Necesito parar, frenar, respirar, tomar aire, ser libre. Coger un tren, de madrugada. Sí, el frío de la noche, la densa niebla que cubre la respiración entrecortada de los que buscan, sedientos de ansiedad, de frenesí, la luz del medio día. Insaciables espectros de la felicidad comercial, del peso del querer y no poder. Secretos de cartón, mentiras piadosas, ilusiones que rompen al contacto con aire fresco o al viejo sol. Desaparecer un día, dos, tres, hasta que nadie te eche de menos. O mejor, que quede todavía una persona que se levante cada mañana con la vaga esperanza de que ese día será precisamente en el que vuelvas.

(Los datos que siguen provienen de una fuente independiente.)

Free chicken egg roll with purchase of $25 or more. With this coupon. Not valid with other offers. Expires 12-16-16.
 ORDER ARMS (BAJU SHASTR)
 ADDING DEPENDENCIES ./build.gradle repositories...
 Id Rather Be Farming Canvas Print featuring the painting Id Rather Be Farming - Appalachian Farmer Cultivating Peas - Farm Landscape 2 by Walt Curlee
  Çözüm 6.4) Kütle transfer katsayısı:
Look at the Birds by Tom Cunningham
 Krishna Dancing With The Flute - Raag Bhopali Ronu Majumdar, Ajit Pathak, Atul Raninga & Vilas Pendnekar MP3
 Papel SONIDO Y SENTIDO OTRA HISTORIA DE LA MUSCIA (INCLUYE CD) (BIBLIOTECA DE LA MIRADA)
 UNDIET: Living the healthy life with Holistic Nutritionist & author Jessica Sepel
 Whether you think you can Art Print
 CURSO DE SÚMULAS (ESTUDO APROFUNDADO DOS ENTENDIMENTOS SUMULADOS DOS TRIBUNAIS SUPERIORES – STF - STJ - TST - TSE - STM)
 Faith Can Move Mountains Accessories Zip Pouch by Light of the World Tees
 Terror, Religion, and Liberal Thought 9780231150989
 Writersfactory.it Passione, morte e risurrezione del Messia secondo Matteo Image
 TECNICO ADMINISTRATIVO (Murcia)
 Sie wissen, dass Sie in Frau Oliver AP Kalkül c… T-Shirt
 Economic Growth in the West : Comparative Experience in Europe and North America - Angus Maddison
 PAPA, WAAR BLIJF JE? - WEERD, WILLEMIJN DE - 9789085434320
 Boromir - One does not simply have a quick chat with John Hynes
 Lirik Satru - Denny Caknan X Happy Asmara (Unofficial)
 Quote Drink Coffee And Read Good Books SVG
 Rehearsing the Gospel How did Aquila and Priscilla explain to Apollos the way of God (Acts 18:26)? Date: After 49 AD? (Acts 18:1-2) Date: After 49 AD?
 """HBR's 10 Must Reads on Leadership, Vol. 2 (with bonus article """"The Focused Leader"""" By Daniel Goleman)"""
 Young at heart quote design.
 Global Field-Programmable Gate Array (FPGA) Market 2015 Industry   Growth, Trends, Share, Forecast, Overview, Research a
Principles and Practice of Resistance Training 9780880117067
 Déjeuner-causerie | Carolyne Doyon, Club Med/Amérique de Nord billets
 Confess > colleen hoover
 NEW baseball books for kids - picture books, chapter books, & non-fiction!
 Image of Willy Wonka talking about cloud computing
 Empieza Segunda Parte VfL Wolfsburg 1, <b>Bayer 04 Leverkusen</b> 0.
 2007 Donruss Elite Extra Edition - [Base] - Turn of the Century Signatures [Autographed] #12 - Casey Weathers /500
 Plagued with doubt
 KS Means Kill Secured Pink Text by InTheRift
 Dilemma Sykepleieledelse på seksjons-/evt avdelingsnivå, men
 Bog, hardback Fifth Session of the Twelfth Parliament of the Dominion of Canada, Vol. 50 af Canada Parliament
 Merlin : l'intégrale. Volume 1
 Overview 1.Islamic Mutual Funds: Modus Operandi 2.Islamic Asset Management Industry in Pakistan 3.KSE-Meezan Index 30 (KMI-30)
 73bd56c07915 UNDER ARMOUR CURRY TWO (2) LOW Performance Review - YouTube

Un pequeña decepción cada noche, después de una última mirada de anhelo a la puerta, un suspiro callado contra la almohada.
Salir de aquí, ya, como sea, constando lo que cueste. Desconectar, apagarse, reiniciar, buscar un nuevo punto zen donde poder volver a empezar. No hace falta que todo sea nuevo, solo necesito que esto se acabe. Nos hemos metido en un bucle de magnitud centesimal, sin salida, sin retorno, sin nada más que el sentido común, mientras dure. Día tras día, sumidos y sumisos a la misma rutina, la misma cuenta atrás para la silenciosa capa negra que vendrá y lo teñirá todo negro, con el final del camino como premio. Y estaremos decididos a cruzar hasta el final, ¿para qué? Para seguir siendo esclavos de nosotros mismos, una y otra vez, hasta no ser más que polvo y olvido.
Yo, sinceramente, no sé quien soy, ni que quiero ser, pero sé que no voy a ser.